In the data below, find each line carrying the string "while" and copy it out.

Plain-text document sources:
▽
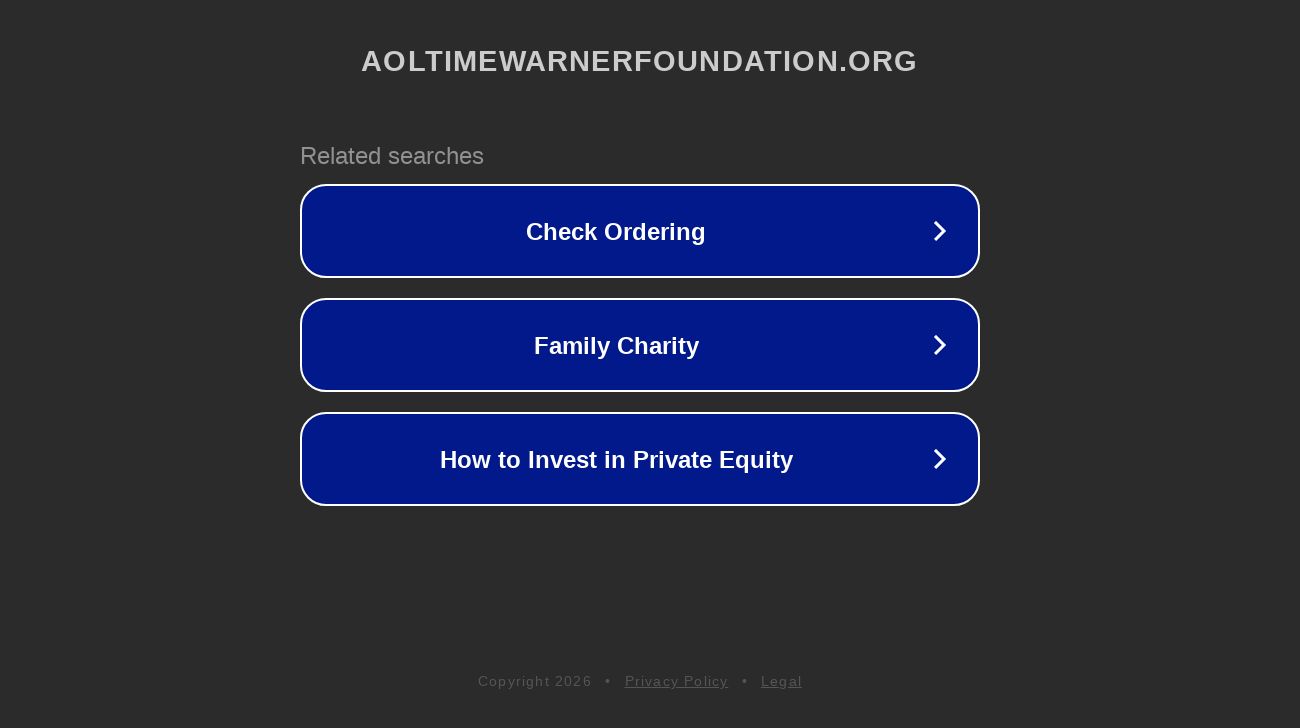

--- FILE ---
content_type: text/html; charset=utf-8
request_url: http://ww25.aoltimewarnerfoundation.org/category/investing/business-funds?subid1=20240522-1611-36ce-bab5-0fc9d8b2e982
body_size: 1258
content:
<!doctype html>
<html data-adblockkey="MFwwDQYJKoZIhvcNAQEBBQADSwAwSAJBANDrp2lz7AOmADaN8tA50LsWcjLFyQFcb/P2Txc58oYOeILb3vBw7J6f4pamkAQVSQuqYsKx3YzdUHCvbVZvFUsCAwEAAQ==_NV66ukHYUGWLWTYYs7XuZ/jjyyDREK2pLdrD/r3Nf6O2ggUlpMPH8lkRD7D73lOOKCaPIE7ipM+Xsdhsczh6/g==" lang="en" style="background: #2B2B2B;">
<head>
    <meta charset="utf-8">
    <meta name="viewport" content="width=device-width, initial-scale=1">
    <link rel="icon" href="[data-uri]">
    <link rel="preconnect" href="https://www.google.com" crossorigin>
</head>
<body>
<div id="target" style="opacity: 0"></div>
<script>window.park = "[base64]/[base64]";</script>
<script src="/bvVOUtPns.js"></script>
</body>
</html>
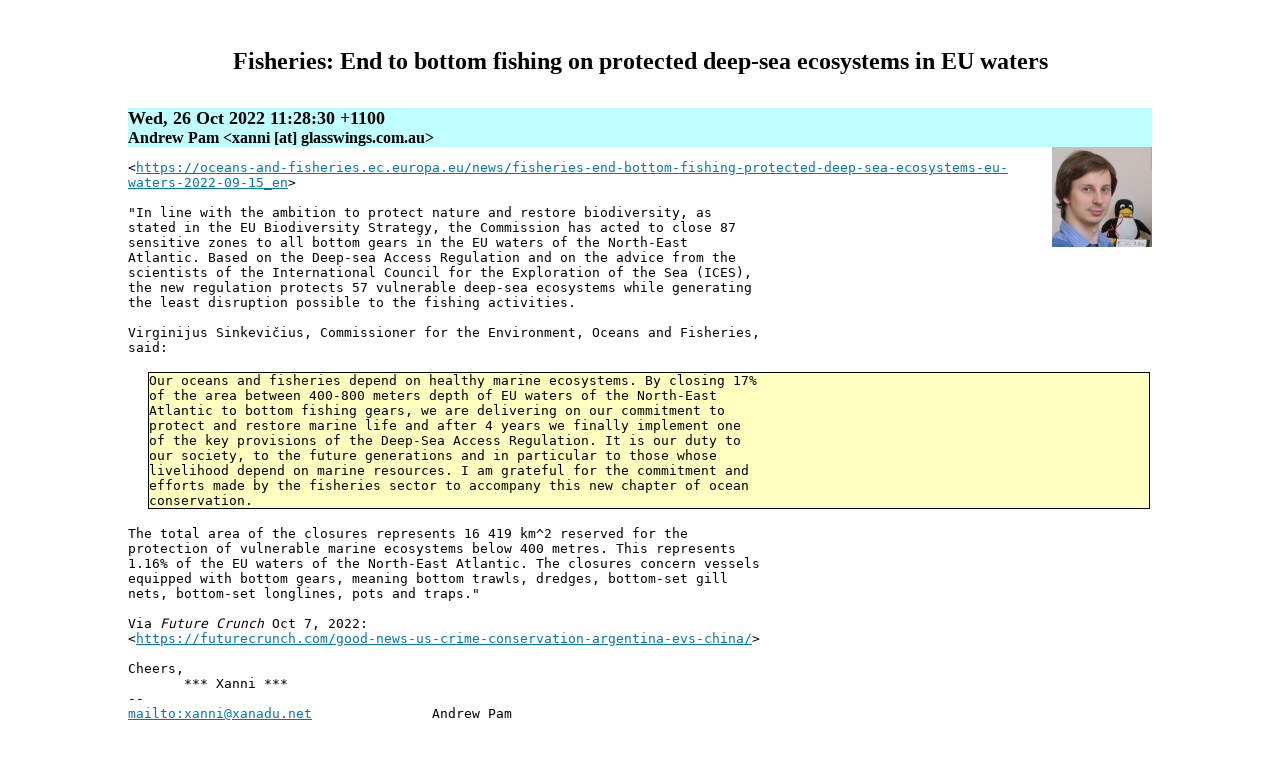

--- FILE ---
content_type: text/html
request_url: http://glasswings.com/blog/2022-10/26-002830.html
body_size: 2214
content:
<!DOCTYPE html>
<html>
<head>
<title>[Glass Wings] Fisheries: End to bottom fishing on protected deep-sea ecosystems in EU waters</title>
<meta charset="UTF-8">
<link rel="stylesheet" type="text/css" href="https://glasswings.com.au/blog/mail2blog.css">
<link rel="shortcut icon" href="/favicon.ico" type="image/x-icon">
<link rel="search" type="text/html" title="Search" href="https://search.glasswings.com.au/">
<link rel="alternate" type="application/rss+xml" title="RSS" href="https://glasswings.com.au/blog/gwlist.rdf">
<!--[if gte IE 5]>
<style type="text/css">
div.margins \{ width: 80%; \}
</style>
<![endif]-->
</head>
<body>

<h1 id="Mc952639a-a2b3-8fb3-cbd1-98faa59344e3:40glasswings.com.au">Fisheries: End to bottom fishing on protected deep-sea ecosystems in EU waters</h1>
<h2>Wed, 26 Oct 2022 11:28:30 +1100</h2>
<h3>Andrew Pam &lt;xanni [at] glasswings.com.au></h3>
<img class="author" width="100" height="100" src="../authors/xanni.jpg" alt="Andrew Pam">
<div class="body">
&lt;<a href="https://oceans-and-fisheries.ec.europa.eu/news/fisheries-end-bottom-fishing-protected-deep-sea-ecosystems-eu-waters-2022-09-15_en" target="_blank">https://oceans-and-fisheries.ec.europa.eu/news/fisheries-end-bottom-fishing-protected-deep-sea-ecosystems-eu-waters-2022-09-15_en</a>><br>
<br>
"In line with the ambition to protect nature and restore biodiversity, as<br>
stated in the EU Biodiversity Strategy, the Commission has acted to close 87<br>
sensitive zones to all bottom gears in the EU waters of the North-East<br>
Atlantic. Based on the Deep-sea Access Regulation and on the advice from the<br>
scientists of the International Council for the Exploration of the Sea (ICES),<br>
the new regulation protects 57 vulnerable deep-sea ecosystems while generating<br>
the least disruption possible to the fishing activities.<br>
<br>
Virginijus Sinkevičius, Commissioner for the Environment, Oceans and Fisheries,<br>
said:<br>
<br>
<blockquote>Our oceans and fisheries depend on healthy marine ecosystems. By closing 17%<br>
of the area between 400-800 meters depth of EU waters of the North-East<br>
Atlantic to bottom fishing gears, we are delivering on our commitment to<br>
protect and restore marine life and after 4 years we finally implement one<br>
of the key provisions of the Deep-Sea Access Regulation. It is our duty to<br>
our society, to the future generations and in particular to those whose<br>
livelihood depend on marine resources. I am grateful for the commitment and<br>
efforts made by the fisheries sector to accompany this new chapter of ocean<br>
conservation.<br>
</blockquote><br>
The total area of the closures represents 16 419 km^2 reserved for the<br>
protection of vulnerable marine ecosystems below 400 metres. This represents<br>
1.16% of the EU waters of the North-East Atlantic. The closures concern vessels<br>
equipped with bottom gears, meaning bottom trawls, dredges, bottom-set gill<br>
nets, bottom-set longlines, pots and traps."<br>
<br>
Via <i>Future Crunch</i> Oct 7, 2022:<br>
&lt;<a href="https://futurecrunch.com/good-news-us-crime-conservation-argentina-evs-china/" target="_blank">https://futurecrunch.com/good-news-us-crime-conservation-argentina-evs-china/</a>><br>
<br>
Cheers,<br>
       *** Xanni ***<br>
--<br>
<a href="mailto:xanni@xanadu.net">mailto:xanni@xanadu.net</a>               Andrew Pam<br>
<a href="http://xanadu.com.au/" target="_blank">http://xanadu.com.au/</a>                 Chief Scientist, Xanadu<br>
<a href="https://glasswings.com.au/" target="_blank">https://glasswings.com.au/</a>            Partner, Glass Wings<br>
<a href="https://sericyb.com.au/" target="_blank">https://sericyb.com.au/</a>               Manager, Serious Cybernetics<br>
</div>

<p class="email"><a href="mailto:gwlist@glasswings.com.au?Subject=Re%3A%20Fisheries%3A%20End%20to%20bottom%20fishing%20on%20protected%20deep-sea%20ecosystems%20in%20EU%20waters&amp;In-Reply-To=%3Cc952639a-a2b3-8fb3-cbd1-98faa59344e3%40glasswings.com.au%3E">Comment via email</a></p>
<div class="addthis_toolbox addthis_default_style">
<a class="addthis_button_preferred_1"></a>
<a class="addthis_button_preferred_2"></a>
<a class="addthis_button_preferred_3"></a>
<a class="addthis_button_preferred_4"></a>
<a class="addthis_button_compact"></a>
</div>
<script type="text/javascript"
 src="https://s7.addthis.com/js/250/addthis_widget.js#pubid=xa-4e2b8ce87a6a3748"></script><div class="navigate">
<div><a href="25-170747.html">&lt;&nbsp;Previous</a></div>
<div><a href="index.html">October 2022</a></div>
<div><a href="26-002929.html">Next&nbsp;&gt;</a></div>
</div>
<div style="text-align: center;">
<a href="/"><img src="/home.gif" alt="Home" width="60" height="87" border="0"></a>
<a href="/email.html"><img src="/email.gif" alt="E-Mail" width="60" height="87" border="0"></a>
<a href="/sponsors.html"><img src="/sponsors.gif" alt="Sponsors" width="60" height="87" border="0"></a>
<a href="/bigindex.html"><img src="/index.gif" alt="Index" width="60" height="87" border="0"></a>
<a href="http://search.glasswings.com.au/"><img src="/search.gif" alt="Search" width="60" height="87" border="0"></a>
<a href="/aboutus.html"><img src="/about.gif" alt="About Us" width="60" height="87" border="0"></a>
</div>
<hr>
<div class="copyright">Copyright © 2022 Andrew Pam &lt;xanni [at] glasswings.com.au></div>
</body>
</html>

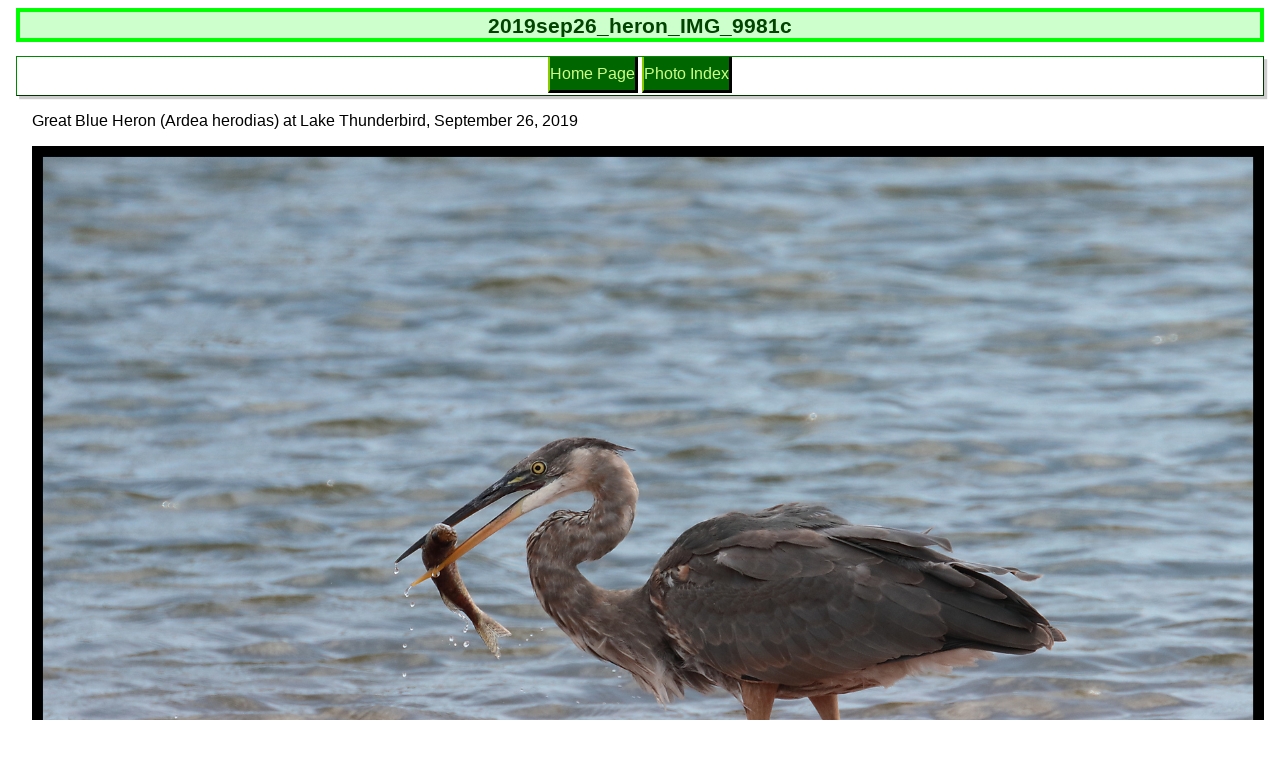

--- FILE ---
content_type: text/html
request_url: https://www.rsok.com/~jrm/2019Sep26_birds_and_cats/2019sep26_heron_IMG_9981c.html
body_size: 955
content:
<!DOCTYPE html>
<html lang="en">
<head>
<meta http-equiv="Content-Type" content="text/html; charset=utf-8" />

<title>2019sep26_heron_IMG_9981c</title>
<link type="text/css" rel="stylesheet" href="/~jrm/style.css" media="all">
<style>
body {color: #000000;  background-color: white; }
a:link {color: blue; background-color: transparent;  }
a:visited {color: green; background-color: transparent;  }
a:hover {color: #ff0000; background-color: transparent;  }

div.spacer {
  clear: both;
  line-height: 0; height: 0;
  border: none;
  margin-left: 0;
  margin-top: 0;
  margin-right: 0;
  margin-bottom: 0;
  }

</style>

<meta name="viewport" content="width=device-width, initial-scale=1">

</head>
<body>

  <h1>2019sep26_heron_IMG_9981c</h1>

<div class="navigation-bar" id="menu">
<a href="/~jrm/">Home Page</a>
<a href="/~jrm/photos/index.html">Photo Index</a>
</div>

<div class="photo">
<p>

Great Blue Heron (Ardea herodias) at Lake Thunderbird, September 26, 2019

</p>

<img src="2019sep26_heron_IMG_9981c.jpg"
 alt="Great Blue Heron (Ardea herodias) at Lake Thunderbird, September 26, 2019"
 title="Great Blue Heron (Ardea herodias) at Lake Thunderbird, September 26, 2019"
>

</div>

<div class="spacer">&nbsp;</div>

<table>
<tr><td>Camera Model Name</td><td>Canon EOS 80D</td></tr>
<tr><td>Artist</td><td>John Moyer.3000 Ginger Dr..Norman, OK 73026, USA</td></tr>
<tr><td>F Number</td><td>8.0</td></tr>
<tr><td>ISO</td><td>500</td></tr>
<tr><td>Shutter Speed Value</td><td>1/790</td></tr>
<tr><td>Focal Length</td><td>560.0 mm</td></tr>
<tr><td>Focus Distance Upper</td><td>50.02 m</td></tr>
<tr><td>Focus Distance Lower</td><td>39.36 m</td></tr>
<tr><td>Lens ID</td><td>EF100-400mm f/4.5-5.6L IS II USM +1.4x III</td></tr>
</table>

<p>
This page is on a slow server. Please be patient while the pictures load.
</p>

<div class="navigation-menu">
<p>
<a href="/~jrm/">Home Page</a>
|
<a href="/~jrm/photos/index.html">Photo Index</a>
|
<a href="index.html">This Group of Photos</a>
</p>
</div>

<p>
Copyright John Moyer, All Rights Reserved. 
<a href="https://www.rsok.com/~jrm/">https://www.rsok.com/~jrm/</a>
</p>


</body>
</html>
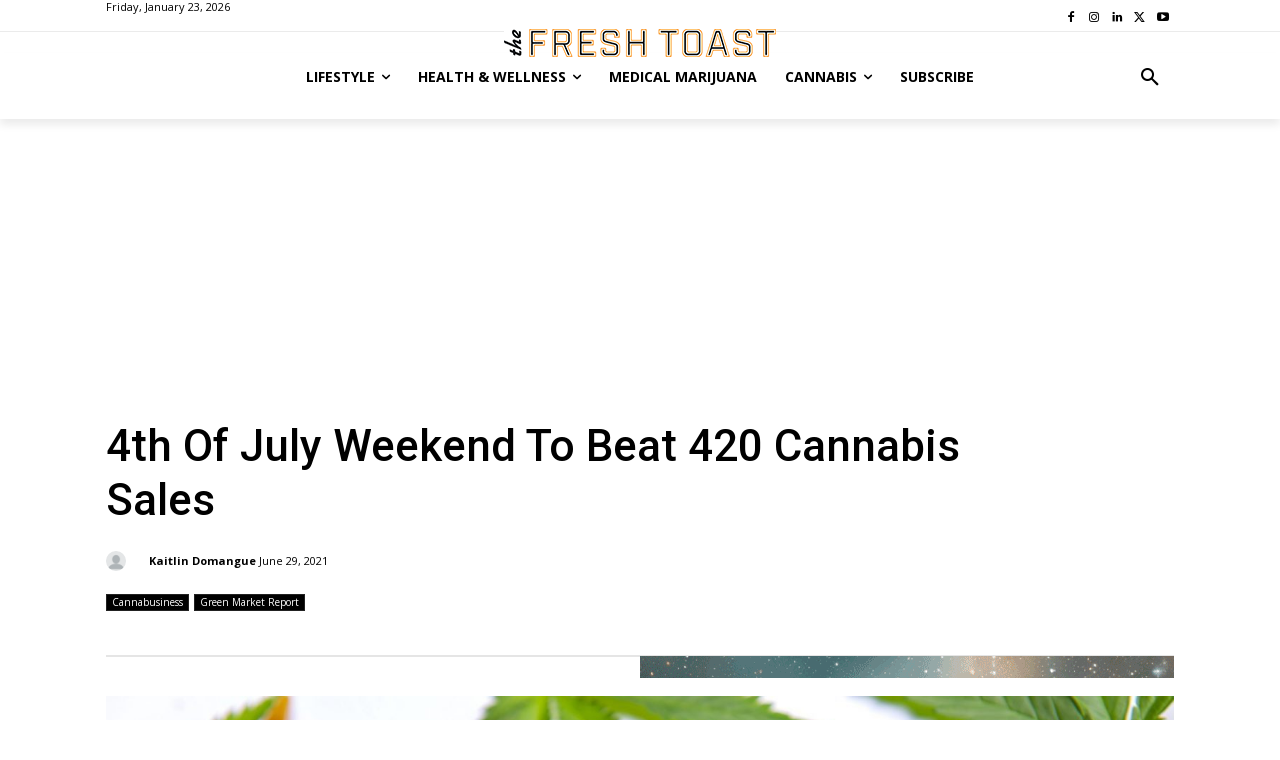

--- FILE ---
content_type: text/html; charset=UTF-8
request_url: https://thefreshtoast.com/wp-admin/admin-ajax.php?td_theme_name=Newspaper&v=12.6.1
body_size: -317
content:
{"166432":619}

--- FILE ---
content_type: text/html; charset=utf-8
request_url: https://www.google.com/recaptcha/api2/aframe
body_size: 250
content:
<!DOCTYPE HTML><html><head><meta http-equiv="content-type" content="text/html; charset=UTF-8"></head><body><script nonce="4Eoe4QLUDFMOp3qYLwhVNw">/** Anti-fraud and anti-abuse applications only. See google.com/recaptcha */ try{var clients={'sodar':'https://pagead2.googlesyndication.com/pagead/sodar?'};window.addEventListener("message",function(a){try{if(a.source===window.parent){var b=JSON.parse(a.data);var c=clients[b['id']];if(c){var d=document.createElement('img');d.src=c+b['params']+'&rc='+(localStorage.getItem("rc::a")?sessionStorage.getItem("rc::b"):"");window.document.body.appendChild(d);sessionStorage.setItem("rc::e",parseInt(sessionStorage.getItem("rc::e")||0)+1);localStorage.setItem("rc::h",'1769153723065');}}}catch(b){}});window.parent.postMessage("_grecaptcha_ready", "*");}catch(b){}</script></body></html>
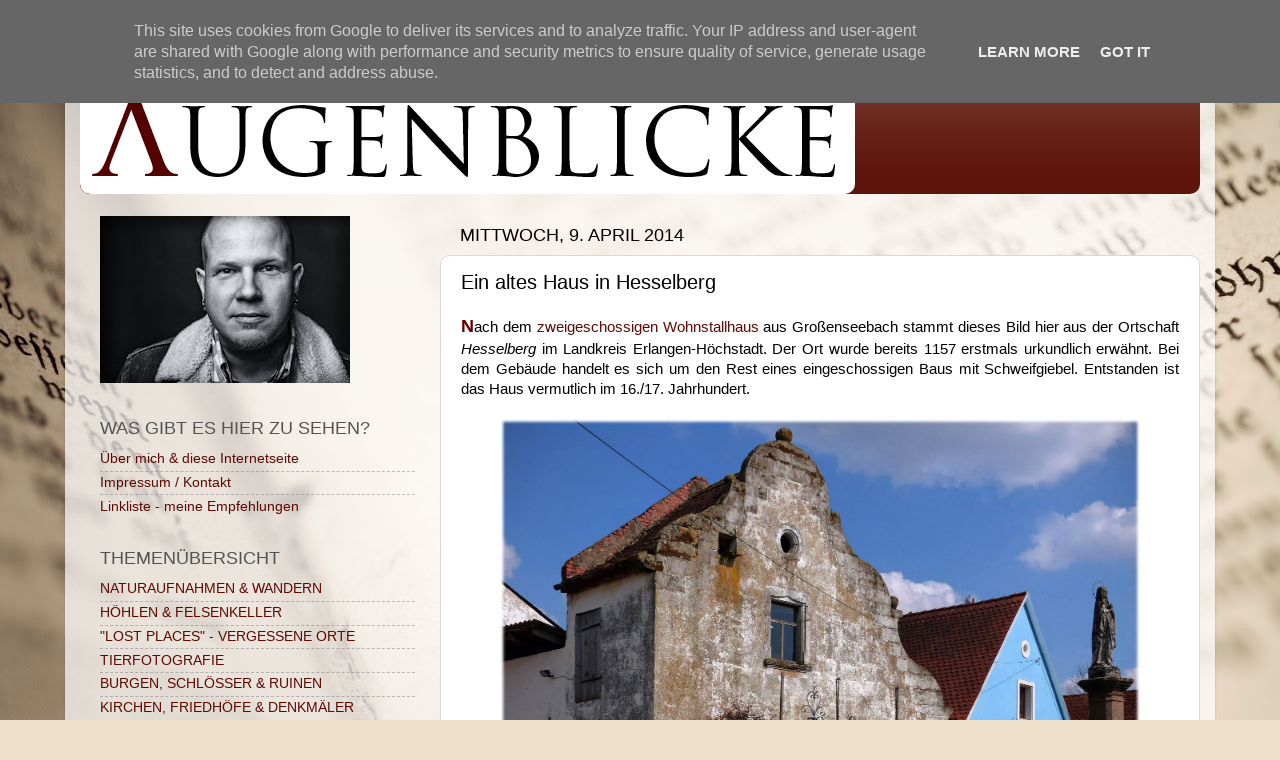

--- FILE ---
content_type: text/html; charset=UTF-8
request_url: https://www.augenblicke-fotoblog.de/b/stats?style=BLACK_TRANSPARENT&timeRange=ALL_TIME&token=APq4FmCtaQJcQR6M4lZBIseB3ovyjtnYdtcaCnkuyTX_0NP7vSyjczx7HszKha2hYy-Se7PjGdQy4RSFT2TcdcNg-NcRllTp3w
body_size: 46
content:
{"total":1030937,"sparklineOptions":{"backgroundColor":{"fillOpacity":0.1,"fill":"#000000"},"series":[{"areaOpacity":0.3,"color":"#202020"}]},"sparklineData":[[0,17],[1,27],[2,37],[3,57],[4,35],[5,18],[6,28],[7,24],[8,71],[9,23],[10,15],[11,68],[12,22],[13,84],[14,31],[15,51],[16,40],[17,35],[18,74],[19,35],[20,27],[21,19],[22,20],[23,88],[24,51],[25,65],[26,38],[27,26],[28,100],[29,8]],"nextTickMs":450000}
△
#### Written solution:
the new regulation protects 57 vulnerable deep-sea ecosystems while generating<br>
This page is on a slow server. Please be patient while the pictures load.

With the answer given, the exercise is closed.